If you’re instead asking why financial audits paid for by FTX didn’t publicize the company’s solvency issues, well, we’ll all find out during the upcoming bankruptcy proceedings.
> Because no one wanted to look at it. Softbank, Sequoia and many others that would have had access didn't do their job.
According to John J. Ray on the 17th of November in filings to the U.S. Bankruptcy Court [1]:
"The audit firm for the WRS Silo, Armanio LLP, was a firm with which I am professionally familiar. The audit firm for the Dotcom Silo was Prager Metis, a firm with which I am not familiar and whose website indicates that they are the 'first-ever CPA firm to officially open its Metaverse headquarters in the metaverse platform Decentraland'
56. I have substantial concerns as to the information presented in these audited financial statements, especially with respect to the Dotcom Silo. As a practical matter, I do not believe it appropriate for stakeholders or the Court to rely on audited financial statements as a reliable indication of the financial circumstances of these Silos.
57. The Debtors have not yet been able to locate any audited financial statements with respect to the Alameda Silo or the Ventures Silo."
That isn't to say that the behavior of Softbank et al isn't questionable. They probably knew very well that things looked fishy, but also probably knew that they would likely see very handsome returns in the short-term.
In short, they didn't have accounting. Nor where their books audited. FTX is a great example of ehy banks, and every other company, has regular audits of their books. As is Wirecard, but they didn't steal customers money.
Just compare the "balance sheets" SBF prepares to a proper audited one, and the differences are clear as day. One can grab any audoted balance sheet from any publicly traded US company of the SEC website, I'd pick one from a financial insitution.
But given their complex corporate structure that involved a number of offshore entities, it was possible for the CEO to play a shell game. Also audits are merely snapshots in time.
Ah, yeah, those "audits". Done on only a small portion of FTX and by one auditor that the guy who cleaned up Enron doesn't know anything about (forgot which one of those two, but I think Armanino was called out in the Chapter 11 finding as being kind of suspicious; EDIT: the called out one was Prager Metis, see the other sister comment). So, these "audits" are basically worthless, and in a different category like, say, a properly conducted SOX audit.
Seriously, read the Chapter 11 filing from the new CEO. It explains a lot of those topics.

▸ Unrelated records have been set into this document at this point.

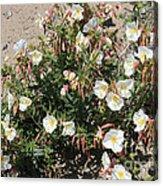 Wildflowers - Desert Primrose Acrylic Print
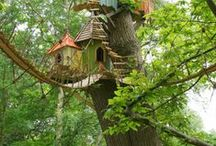 Living in a Tree / Living in trees...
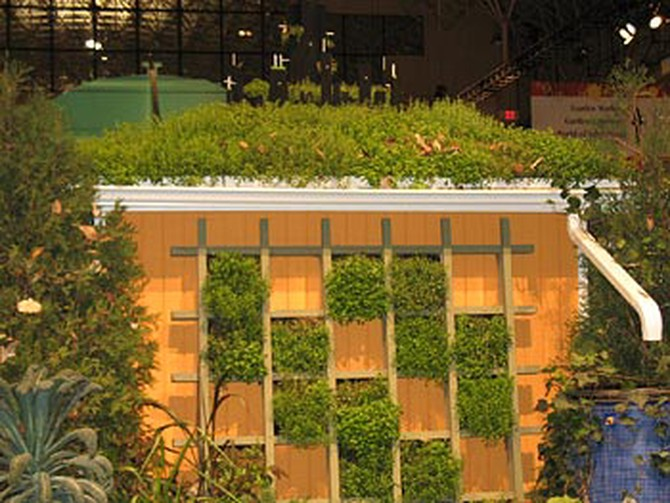 Finding every little extra space, including a garage roof, for growing.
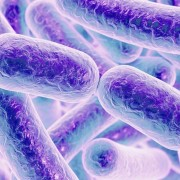 19 знаци дека во вашето тело живеат паразити и како да се ослободите од нив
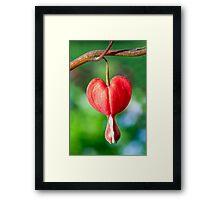 Red Bleeding Heart Flower Framed Print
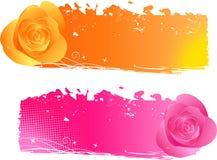 Bandeiras com rosas - cor-de-rosa e laranja Foto de Stock Royalty Free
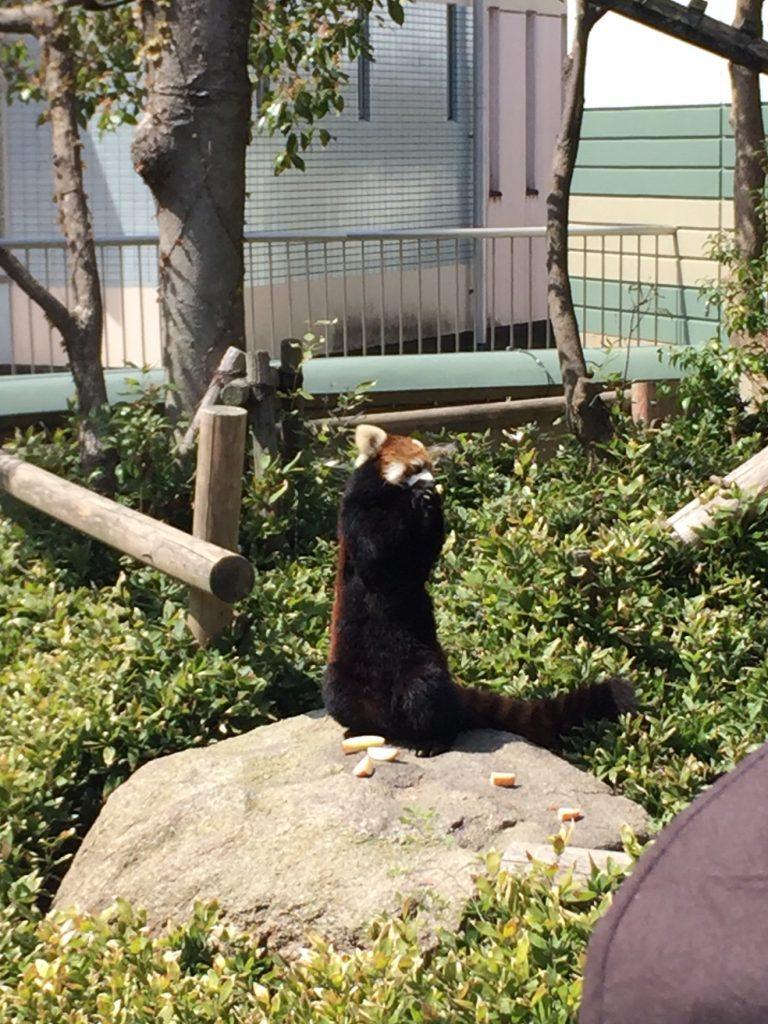 レッサーパンダのおやつタイム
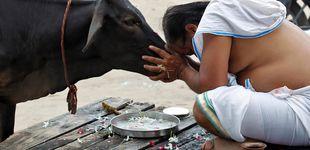 Post de Los estrictos vegetarianos que han construido un imperio del consumo de carne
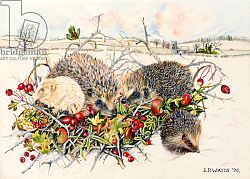 Постер Уоттс Э. (совр) Hedgehogs in Hedgerow Basket, 1996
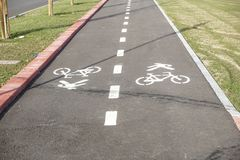 Pedestrian and bicycle riders sharing the street lanes with road marking in the city. Pedestrian and bicycle riders sharing the street lanes with road marking stock photo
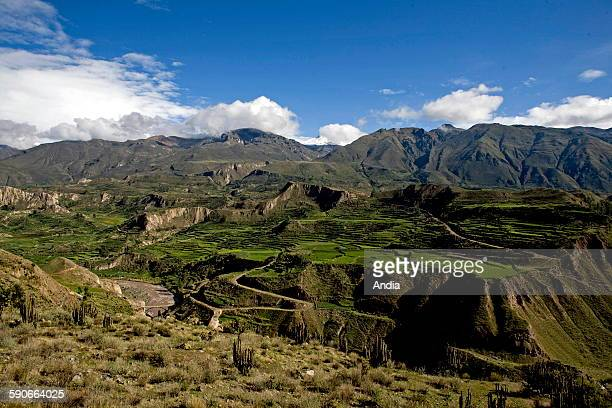 The Canyon of Colca in the Arequipa Region in Peru landscape of preInca terrace cultivations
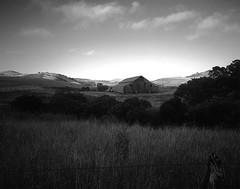 Barn on Stage Road (preston e davis) Tags: sinarnorma 4x5 largeformat ilfordfp4 epsonv700 pyrocathd
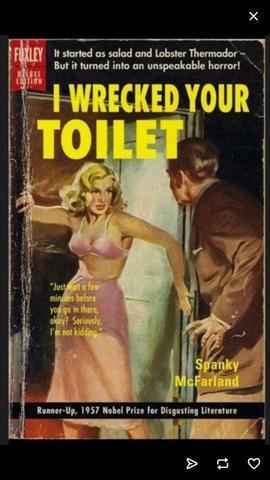 Top Ten Toilet Troubles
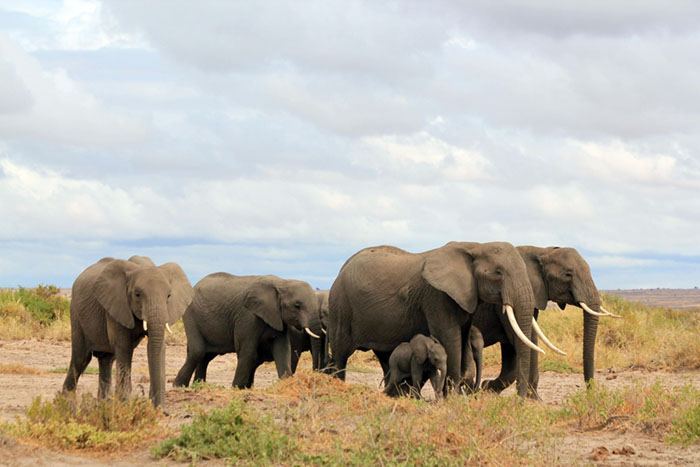 Kenya Has Doubled Their Elephant Population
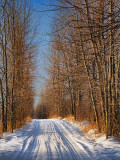 Snowy Backroad 05402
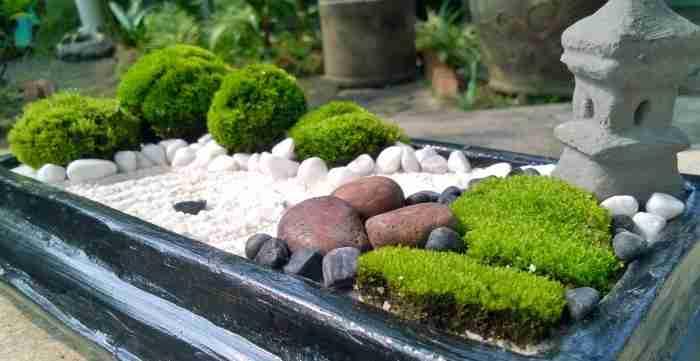 Японский сад на своем участке: советы и рекомендации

And yes, my answer to all those crypto related shenanigans is proper government oversight. If you act like a bank, you have to be regulated like a bank. If you act as a securities trader, same thing. As an investment bank / fund? Likewise. That you made up the securities and assets you trade in and manage by yourself and literally out of thin air (and some electricity and some GPUs) shouldn't change that.
> And yes, my answer to all those crypto related shenanigans is proper government oversight.
So SBF was making the same argument, argued in front of Congress for it, and was using his customer's billions to lobby for favorable legislation that would carve out expensive, exclusive licensing agreements that only him and a few others would be able to afford.
Even if you pass draconian legislation in the U.S., it does not affect what happens off-shore. FTX's core business was based in the Bahamas.
Whatever SBF has "admitted to" in WhatsApp with his benefactors at the NYT or whomever is PR / damage control, etc. It cannot be relied upon as the guy has shown the behavior of a pathological liar and manipulator.
> Bahamas or not, if you operate in the US, US rules apply for your US business
That's just it, isn't it? FTX.us was in US jurisdiction, but FTX.com was an international organization where the vast majority of FTX's trading activity took place. They wouldn't have had to uphold U.S. laws or regulations at FTX.com, even if onerous measures were to pass.
I don't know if we need to assume corruption here. It's probably more likely they didn't fully understand what they were doing, had a few spreadsheets waved in front of them and didn't really look into any of it particularly closely.